GPUs are at least an order of magnitude faster at training neural nets than CPUs. This is why companies like Google very large amounts of multi-thousand dollar GPUs like the Tesla V100. If cpu WASM is ever faster than WebGL, it's just that the webGL implementation is suboptimal (or that WebGL has too much overhead for real GPU compute)
So what's the explanation for the 20x difference? Is the JS implementation untuned?
edit: seems the JS is written in the straightforward, idiomatic JS way without employing speed hacks or typed arrays. So that I guess explains some of it.
My comment was meant to imply that if you're using JS, then you already care about other things _more_ than you care about performance.
Once you've decided that you do care about those other things, then getting the best performance you can is great and deeplearnjs is very useful.
But if what you care about most is performance, then using JS is not the way to go. I'm guessing deeplearnjs is an order of magnitude slower (at least) for training a modern convnet relative to cudnn or MKL. And I don't think it's currently possible to use multiple GPUs? Although you could imagine some crazy distributed asynchronous training running in browsers all over the world.
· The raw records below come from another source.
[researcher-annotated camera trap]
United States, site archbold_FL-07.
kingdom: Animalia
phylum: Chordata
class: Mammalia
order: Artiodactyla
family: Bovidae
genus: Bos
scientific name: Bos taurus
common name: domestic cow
The WebAssembly implementation pegs 100% of one CPU core (as monitored in htop) on my system until it is completed.
The JS button sits between 66.2%-66.8% and 19-26% of one core depending on whether the tab is focused or not.
The JS version does not use Web Workers. I can, however, see two references to setTimeout(). This leads me to assume that the JS version is being slowed down so that the UI does not lock up.
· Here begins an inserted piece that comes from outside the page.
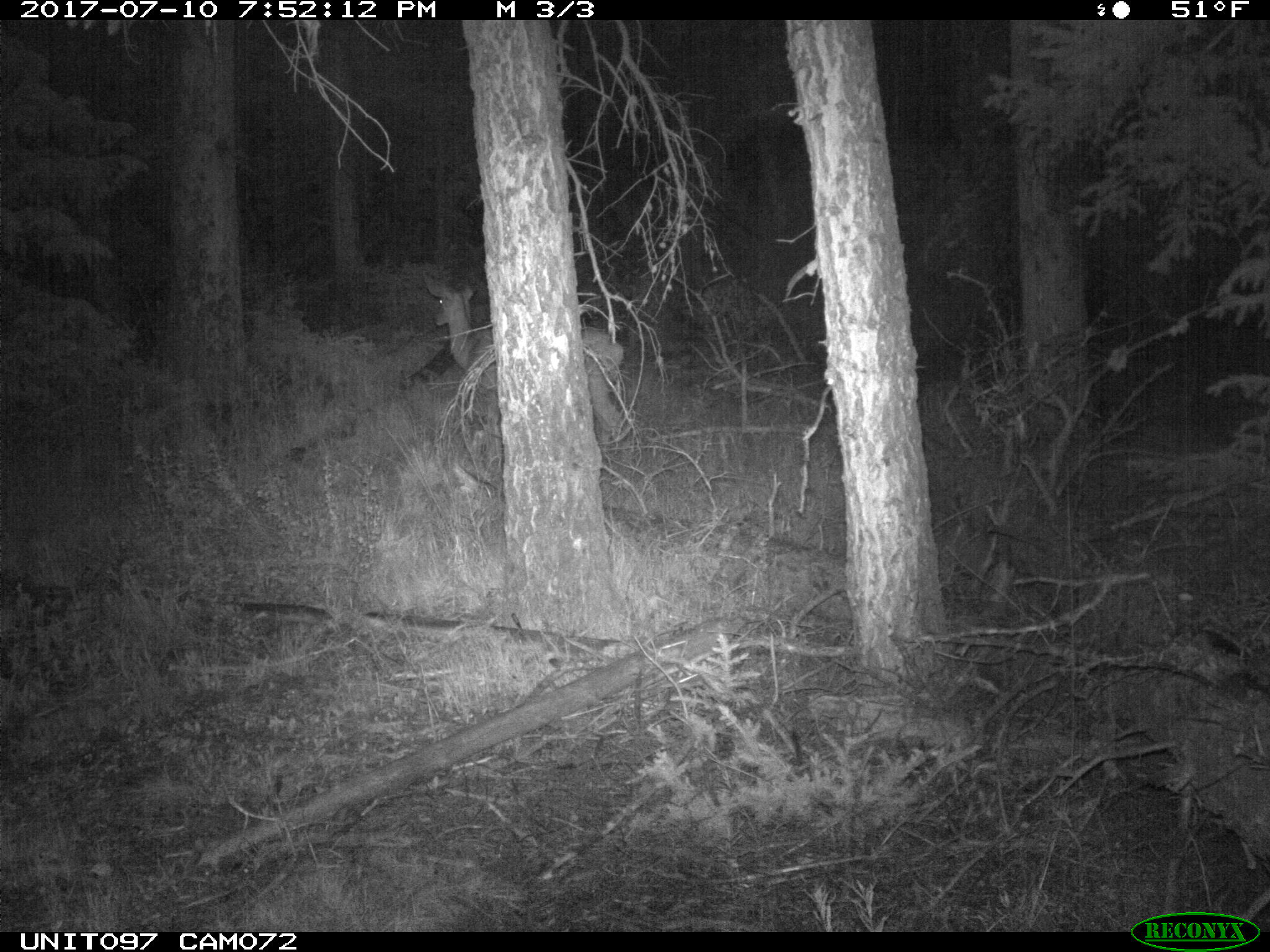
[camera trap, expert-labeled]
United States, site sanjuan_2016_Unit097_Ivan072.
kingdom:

Completely understandable, but patently dishonest, as there is no mention of this fact on the webpage.
The JS version should be reimplemented so it can run at 100% speed.
I'm currently re-writing the JS version to not use the setTimeout functions, in favour of just running the whole thing in a WebWorker, to still maintain browser usability.
I'm focusing more on a WebGL version, but once that's done, it should be a fairer comparison.
woah, I never expected this much traffic! Thank you for all the suggestions, don't worry, I am still hard at work on this.
I'm currently most focused on designing and implementing a WebGL version (partially working FC forward shader, so far), between uni assignments, trying to see if I can get it working nicely together with WebAssembly (need to figure out the best way to create the contexts with an off-screen canvas).
The JS version uses setTimeout to stop locking up the browser, and is something old, which I'm about to change, in favour of using WebWorkers, and (optionally) collecting error data in an array, for displaying charts at the end of training, instead of during. That should come out in version 3.3, unless the GPU stuff comes out first, in v4.0.
I didn't expect the link would get posted somewhere, so the library versions used were pretty old, haha, but I'll update them now. I've also added a note about the setTimeout thing, which, again, will be removed soon.